The principle now about to be applied belongs to this latter class. It is the most luminous principle ever employed in the interpretation of the phenomena of society. This principle is that the intellectual life of a people is determined by its mode of wealth production and the social classes arising therefrom.
Jean Lamarck, the first great modern apostle of evolution, died in poverty because he advocated a theory that appeared to contradict the interests of the ruling class of his time. He had against him all that survived of feudal interests, which was intensely theological, and although his theory really favored the bourgeoisie, that class was not yet aware of it.
Cuvier was the lion of that day, for he managed the remarkable feat of adapting science to the ideas, not only of the increasing bourgeoisie, but also of the diminishing feudal power. He pleased the feudal regime, such of it as remained, by denying evolution, and endorsing its theology.

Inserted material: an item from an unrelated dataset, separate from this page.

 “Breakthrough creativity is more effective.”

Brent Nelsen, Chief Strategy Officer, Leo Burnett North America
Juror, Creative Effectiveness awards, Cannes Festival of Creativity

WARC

This made his theories welcome also among those shrewd early capitalists, as the English, who realized more quickly than their fellows, that religious belief might constitute as great a prop for one ruling class at it had already been for another.
But in his capacity of scientific reflection of the class interest of his masters, Cuvier’s masterpiece was his “cataclysmic theory.” According to this theory, organisms were not the result of evolution, but they were now just as when they issued from the hands of the Creator. The difference between existing forms, and those creatures whose story is preserved in the rocks, was explained by a series of cataclysms or catastrophes by which, at certain widely separated periods, all living forms were destroyed, and a completely new stock was created to take their places.
It would be impossible to conceive a better scientific justification of the French revolution than Cuvier’s theory presented. For many decades before that event these rising commercialists had groaned under the yoke of feudal dues and feudal restraints of trade. Nothing could be more to their wishes than a sudden social “cataclysm” that would destroy the feudal system with its trade despising and plundering nobility, and exalt its own trading class to fill the vacancy. And when this had been accomplished, and that same nobility had been sent to the guillotine, it was great consolation to have on Cuvier’s authority, that this method of sudden violence had no less a precedent than the methods of the Almighty in suddenly destroying the living things in his own universe.